Data records =>
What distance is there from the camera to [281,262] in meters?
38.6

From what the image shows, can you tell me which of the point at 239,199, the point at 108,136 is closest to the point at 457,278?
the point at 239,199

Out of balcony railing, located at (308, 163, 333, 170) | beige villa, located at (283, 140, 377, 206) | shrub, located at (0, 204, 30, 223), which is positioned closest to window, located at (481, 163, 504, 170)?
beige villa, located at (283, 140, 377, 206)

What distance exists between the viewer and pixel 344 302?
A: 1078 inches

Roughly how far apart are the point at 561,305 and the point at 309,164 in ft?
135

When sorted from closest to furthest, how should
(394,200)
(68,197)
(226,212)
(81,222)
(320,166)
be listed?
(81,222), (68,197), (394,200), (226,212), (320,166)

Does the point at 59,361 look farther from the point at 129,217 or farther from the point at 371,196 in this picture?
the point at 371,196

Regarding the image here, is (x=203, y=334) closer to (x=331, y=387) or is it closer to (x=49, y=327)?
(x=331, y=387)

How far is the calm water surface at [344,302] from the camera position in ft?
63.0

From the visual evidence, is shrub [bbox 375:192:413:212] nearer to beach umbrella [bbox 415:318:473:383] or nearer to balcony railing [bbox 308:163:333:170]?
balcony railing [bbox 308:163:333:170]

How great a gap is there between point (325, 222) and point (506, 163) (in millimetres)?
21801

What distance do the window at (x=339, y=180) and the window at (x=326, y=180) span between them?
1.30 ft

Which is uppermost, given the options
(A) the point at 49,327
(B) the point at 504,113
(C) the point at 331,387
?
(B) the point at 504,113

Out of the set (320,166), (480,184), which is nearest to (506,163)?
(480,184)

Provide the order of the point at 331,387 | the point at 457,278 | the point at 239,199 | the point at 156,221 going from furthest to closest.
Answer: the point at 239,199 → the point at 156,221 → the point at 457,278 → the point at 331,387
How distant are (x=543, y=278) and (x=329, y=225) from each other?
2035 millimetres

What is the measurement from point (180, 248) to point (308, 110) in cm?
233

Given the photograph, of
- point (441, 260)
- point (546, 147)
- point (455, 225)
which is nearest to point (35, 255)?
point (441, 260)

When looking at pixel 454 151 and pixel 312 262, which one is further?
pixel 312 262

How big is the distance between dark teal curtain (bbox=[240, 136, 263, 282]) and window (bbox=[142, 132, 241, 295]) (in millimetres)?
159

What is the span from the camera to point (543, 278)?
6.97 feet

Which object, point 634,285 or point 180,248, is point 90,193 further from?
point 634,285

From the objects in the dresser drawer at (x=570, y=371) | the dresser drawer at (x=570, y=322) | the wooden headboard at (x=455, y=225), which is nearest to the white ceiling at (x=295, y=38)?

Written task =>
Reproduce, word for word, the part of the material that begins with the line containing "Out of the set" and runs through the end of the material.

Correct result =>
Out of the set (320,166), (480,184), which is nearest to (506,163)?
(480,184)

Provide the order of the point at 331,387 | the point at 457,278 | the point at 239,199 | the point at 156,221 going from furthest to closest.
Answer: the point at 239,199 → the point at 156,221 → the point at 457,278 → the point at 331,387
How distant are (x=543, y=278) and (x=329, y=225) from each other?
2035 millimetres

What is the measurement from point (180, 248) to point (308, 110) in cm?
233

Given the photograph, of
- point (441, 260)
- point (546, 147)
- point (455, 225)
which is nearest to point (35, 255)?
point (441, 260)

When looking at pixel 454 151 and pixel 312 262, which one is further?
pixel 312 262

How big is the distance between dark teal curtain (bbox=[240, 136, 263, 282]) and window (bbox=[142, 132, 241, 295]) (in millimetres)?
159

What is the span from the camera to point (543, 278)?
6.97 feet

Which object, point 634,285 or point 180,248, is point 90,193 further from?
point 634,285

From the objects in the dresser drawer at (x=570, y=371) | the dresser drawer at (x=570, y=322) | the wooden headboard at (x=455, y=225), which is nearest to the white ceiling at (x=295, y=38)?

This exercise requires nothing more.